A bit more on the Presentation in the Temple

Welcome back, Barbara!  I so enjoyed yesterday’s post.  If you will all permit me, I’d like to add something to it – something I had never noticed before in the account of the Presentation of the Christ Child in the Temple – that is, until yesterday.

Most of us know this story from the gospel account in the second chapter of Luke:

When the days were completed for their purification according to the law of Moses, they took him up to Jerusalem to present him to the Lord, just as it is written in the law of the Lord, “Every male that opens the womb shall be consecrated to the Lord,” and to offer the sacrifice of “a pair of turtledoves or two young pigeons,” in accordance with the dictate in the law of the Lord. (Lk 2:22-24)

This passage refers back to the book of Leviticus in the Old Testament.  Yesterday, for the first time, I turned to Leviticus and read the prescription of the Law.

According to Mosaic Law, a woman who had given birth to a male child was considered unclean for seven days.  After that “…she shall spend thirty-three days more in becoming purified of her blood; she shall not touch anything sacred nor enter the sanctuary till the days of her purification are fulfilled.” (Lev 12:4)  “When the days of her purification…are fulfilled, she shall bring to the priest at the entrance of the meeting tent a yearling lamb for a holocaust and a pigeon or a turtledove for a sin offering.” (Lev 12:6)

We know that Mary and Joseph were poor and therefore, according to the Law, could make a poor man’s offering.  “If, however, she cannot afford a lamb, she may take two turtledoves or two pigeons, the one for a holocaust and the other for a sin offering.” (Lev 12:8)

So here’s the thing that jumped out at me:  They were supposed to bring a lamb.
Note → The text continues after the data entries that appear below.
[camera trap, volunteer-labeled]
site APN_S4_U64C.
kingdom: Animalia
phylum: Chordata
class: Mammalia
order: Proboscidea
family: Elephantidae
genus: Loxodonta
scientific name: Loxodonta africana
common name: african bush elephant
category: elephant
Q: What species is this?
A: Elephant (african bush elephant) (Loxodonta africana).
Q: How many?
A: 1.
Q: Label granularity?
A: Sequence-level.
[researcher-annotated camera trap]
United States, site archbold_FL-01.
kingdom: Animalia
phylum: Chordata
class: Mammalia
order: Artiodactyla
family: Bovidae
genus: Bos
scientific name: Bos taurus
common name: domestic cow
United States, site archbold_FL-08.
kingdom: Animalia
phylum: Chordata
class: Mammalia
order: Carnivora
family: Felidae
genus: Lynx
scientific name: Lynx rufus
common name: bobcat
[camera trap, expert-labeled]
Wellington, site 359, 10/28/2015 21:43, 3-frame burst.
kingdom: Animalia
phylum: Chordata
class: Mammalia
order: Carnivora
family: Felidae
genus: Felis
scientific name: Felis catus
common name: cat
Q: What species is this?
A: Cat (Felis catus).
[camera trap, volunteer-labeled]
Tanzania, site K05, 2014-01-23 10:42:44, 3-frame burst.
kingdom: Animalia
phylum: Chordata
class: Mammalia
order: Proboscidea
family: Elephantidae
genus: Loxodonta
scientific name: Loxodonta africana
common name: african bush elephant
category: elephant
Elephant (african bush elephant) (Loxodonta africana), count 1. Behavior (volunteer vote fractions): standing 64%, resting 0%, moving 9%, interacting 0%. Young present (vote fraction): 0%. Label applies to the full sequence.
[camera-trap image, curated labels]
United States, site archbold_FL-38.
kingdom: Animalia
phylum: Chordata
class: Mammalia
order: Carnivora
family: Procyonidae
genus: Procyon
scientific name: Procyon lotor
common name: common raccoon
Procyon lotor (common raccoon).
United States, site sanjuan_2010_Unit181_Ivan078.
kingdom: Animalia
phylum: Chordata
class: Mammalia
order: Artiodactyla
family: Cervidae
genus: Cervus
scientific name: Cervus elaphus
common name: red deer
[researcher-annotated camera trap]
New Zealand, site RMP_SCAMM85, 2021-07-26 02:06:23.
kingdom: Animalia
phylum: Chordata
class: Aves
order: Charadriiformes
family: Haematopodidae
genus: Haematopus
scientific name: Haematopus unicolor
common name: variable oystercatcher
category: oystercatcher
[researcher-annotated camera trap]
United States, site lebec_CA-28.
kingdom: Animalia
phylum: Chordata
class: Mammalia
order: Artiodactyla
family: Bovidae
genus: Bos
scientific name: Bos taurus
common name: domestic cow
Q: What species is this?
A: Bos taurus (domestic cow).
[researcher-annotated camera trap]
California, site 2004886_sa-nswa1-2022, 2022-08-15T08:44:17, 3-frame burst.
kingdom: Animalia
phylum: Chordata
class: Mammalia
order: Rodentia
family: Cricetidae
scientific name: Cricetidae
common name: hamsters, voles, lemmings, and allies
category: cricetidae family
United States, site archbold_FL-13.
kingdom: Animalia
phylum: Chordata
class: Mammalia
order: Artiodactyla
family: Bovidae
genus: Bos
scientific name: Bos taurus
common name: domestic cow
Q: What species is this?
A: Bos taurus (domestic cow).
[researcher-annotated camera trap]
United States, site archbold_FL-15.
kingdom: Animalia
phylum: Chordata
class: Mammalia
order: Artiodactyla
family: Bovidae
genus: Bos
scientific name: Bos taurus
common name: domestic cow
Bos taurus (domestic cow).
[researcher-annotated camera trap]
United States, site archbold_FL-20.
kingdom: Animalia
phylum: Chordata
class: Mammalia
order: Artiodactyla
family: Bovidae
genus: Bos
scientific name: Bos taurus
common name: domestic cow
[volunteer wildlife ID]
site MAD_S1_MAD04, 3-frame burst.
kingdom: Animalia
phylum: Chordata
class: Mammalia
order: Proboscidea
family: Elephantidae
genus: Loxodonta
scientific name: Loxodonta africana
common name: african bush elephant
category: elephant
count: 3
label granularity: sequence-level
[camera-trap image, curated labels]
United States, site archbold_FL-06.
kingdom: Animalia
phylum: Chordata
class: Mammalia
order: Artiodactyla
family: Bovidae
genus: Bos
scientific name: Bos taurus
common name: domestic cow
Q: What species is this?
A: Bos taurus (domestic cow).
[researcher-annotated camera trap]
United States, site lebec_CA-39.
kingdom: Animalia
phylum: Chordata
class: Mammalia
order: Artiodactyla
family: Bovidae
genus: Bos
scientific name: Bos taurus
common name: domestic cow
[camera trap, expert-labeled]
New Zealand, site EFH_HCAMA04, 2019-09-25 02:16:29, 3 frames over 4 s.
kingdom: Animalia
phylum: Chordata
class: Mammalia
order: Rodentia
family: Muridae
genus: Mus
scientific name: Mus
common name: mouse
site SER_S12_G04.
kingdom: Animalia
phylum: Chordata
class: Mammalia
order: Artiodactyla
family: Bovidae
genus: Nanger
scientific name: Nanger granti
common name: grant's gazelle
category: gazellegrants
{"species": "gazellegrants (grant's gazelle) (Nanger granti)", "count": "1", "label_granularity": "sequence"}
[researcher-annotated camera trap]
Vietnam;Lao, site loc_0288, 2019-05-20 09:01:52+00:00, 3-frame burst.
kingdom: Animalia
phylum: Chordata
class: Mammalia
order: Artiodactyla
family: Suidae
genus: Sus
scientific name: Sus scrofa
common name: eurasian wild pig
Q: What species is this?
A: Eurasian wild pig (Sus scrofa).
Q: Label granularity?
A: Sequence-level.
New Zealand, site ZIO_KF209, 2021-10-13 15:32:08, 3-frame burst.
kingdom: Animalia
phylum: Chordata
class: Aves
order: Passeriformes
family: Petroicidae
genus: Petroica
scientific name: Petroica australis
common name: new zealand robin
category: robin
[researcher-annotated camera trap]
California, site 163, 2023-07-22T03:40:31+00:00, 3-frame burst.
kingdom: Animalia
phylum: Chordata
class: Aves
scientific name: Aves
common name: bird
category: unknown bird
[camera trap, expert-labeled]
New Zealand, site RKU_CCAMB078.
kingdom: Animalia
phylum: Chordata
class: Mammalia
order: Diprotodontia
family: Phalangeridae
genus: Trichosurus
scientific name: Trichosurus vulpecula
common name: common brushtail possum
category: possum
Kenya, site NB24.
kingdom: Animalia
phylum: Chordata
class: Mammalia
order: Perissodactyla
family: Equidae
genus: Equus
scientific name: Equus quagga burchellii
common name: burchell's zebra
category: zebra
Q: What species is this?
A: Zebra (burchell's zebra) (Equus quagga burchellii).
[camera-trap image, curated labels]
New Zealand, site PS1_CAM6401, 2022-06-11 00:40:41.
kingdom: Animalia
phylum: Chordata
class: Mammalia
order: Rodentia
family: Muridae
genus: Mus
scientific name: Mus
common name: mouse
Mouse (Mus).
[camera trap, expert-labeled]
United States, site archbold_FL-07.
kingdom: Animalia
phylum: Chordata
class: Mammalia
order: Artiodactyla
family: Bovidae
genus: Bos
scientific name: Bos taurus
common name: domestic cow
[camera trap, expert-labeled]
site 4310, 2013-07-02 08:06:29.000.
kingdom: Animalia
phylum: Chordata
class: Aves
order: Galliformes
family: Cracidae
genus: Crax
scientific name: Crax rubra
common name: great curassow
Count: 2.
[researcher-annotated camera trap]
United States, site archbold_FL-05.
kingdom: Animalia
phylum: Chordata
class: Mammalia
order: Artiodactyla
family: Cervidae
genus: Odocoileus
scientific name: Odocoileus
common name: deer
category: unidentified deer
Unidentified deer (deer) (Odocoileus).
They were poor, so they didn’t.   But, indeed, they did bring a lamb.  They brought THE lamb – the unblemished lamb of God, Jesus, who would be the holocaust offering – the greatest sacrificial offering completely consumed and given for the glory of God – atoning for our sin.   That little baby would be the greatest offering, but it was not yet time for his sacrifice. 

He was, however, present at the poor man’s offering, as He is today.   We are the poor man, giving our humble offerings of bread and wine to the priest on the altar, and the pure Lamb is poured out, given, and consumed again and again, atoning for our sin on the altar in each Holy Mass celebrated every moment of every day throughout the world! 

Let us unite ourselves with Joseph and Mary at the Presentation, poor as we are, in thanksgiving for this indescribable gift!